Now, it has been rewarded with a upgrade by the agency, which on Tuesday lifted its long-term sovereign rating to BB- from B+.
S&P’s based its upgrade on Paraguay’s improved fiscal flexibility following a deal with Brazil to give the country a bigger share of revenues from their shared Itaipú hydroelectric dam. This was a key campaign push of Fernando Lugo, the president, who was elected in 2008, and the extra revenues – equivalent to 1.5 per cent of GDP – will enable his government to boost social spending without busting fiscal discipline.

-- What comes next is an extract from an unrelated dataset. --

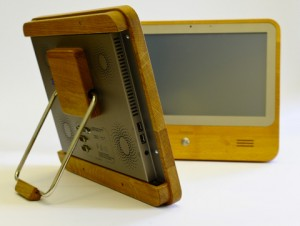 Iameco, MicroPro, Fraunhofer IZM, Touchscreen-PC, Holz-PC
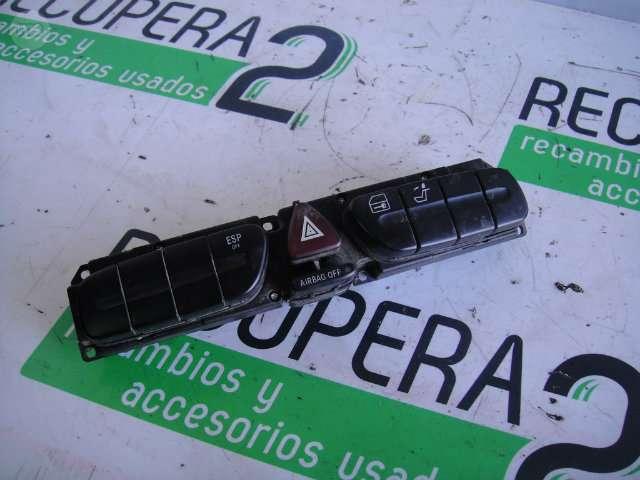 VENDO BOTONERA CENTRAL MERCEDES W203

Yet Paraguay is not without its problems. These include weak institutions, a tradition of corruption and low development that were compounded by more than 60 years of one-party rule, which Lugo ended. There had been talk of his seeking to change the constitution to allow him to stand for reelection in 2013, but that was recently ruled out by Congress. Inflation could overshoot official goals this year and hit 8 per cent, S&P’s added, and the economy remains heavily dependent on agriculture and foreign trade, which expose it to price fluctuations and the external environment. Accumulated inflation for the first seven months of the year stood at 5.9 per cent.
That said, Paraguay’s central bank chief, Jorge Corvalán, is confident Paraguay is well placed to avoid any problems stemming from the international global slowdown. Reuters quoted him as saying:
We are sufficiently protected to support any international shock, which is good … The main protection we have is: fiscal surpluses for eight years in a row and a very good quantity of international reserves … This puts Paraguay in a very good situation even if the international situation gets complicated.
S&P’s also highlighted debt reduction (debt is estimated at 14 per cent of GDP for this year) and central bank reserves that are more than three times the size of current account payments as having strengthened the country’s outlook.
Paraguay’s neighbour Argentina also boasts enviably low debt, high growth and high reserves, although analysts say it is only managing to maintain a budget surplus because of transfers of funds from other government revenue sources, like the pensions agency, Anses. It also has a reputation (though to a far lower degree) for corruption, and has an inflation problem. Its debt is rated B by Standard & Poor’s.
But Argentina blames ratings agencies in part its financial problems, saying their advice – which it considers questionable – affects investment decisions.
Moody’s last week downgraded the outlook for Argentina’s banking sector – which is widely thought to be solid, in part due to the lack of sophisticated financial instruments that caused problems in the US and elsewhere. Why? Moody’s said banks were reliant on unsustainable government policies and could be vulnerable to political risk in the future. That is possible – a government that nationalised pension funds is widely seen to be capable of co-opting banks into buying a bond, for example, if it needs to raise finance. But the Moody’s assessment seemed unusually speculative and the government made its outrage felt swiftly and severely, as did banking associations. Analysts were also left scratching their heads at what looked like a rather out-on-a-limb analysis.
Argentina wastes few opportunities to dismiss ratings agencies as irrelevant in what it considers a new economic world order in which emerging markets are key drivers of world growth and developed countries are having the kind of problems that used to be the preserve of the developing world.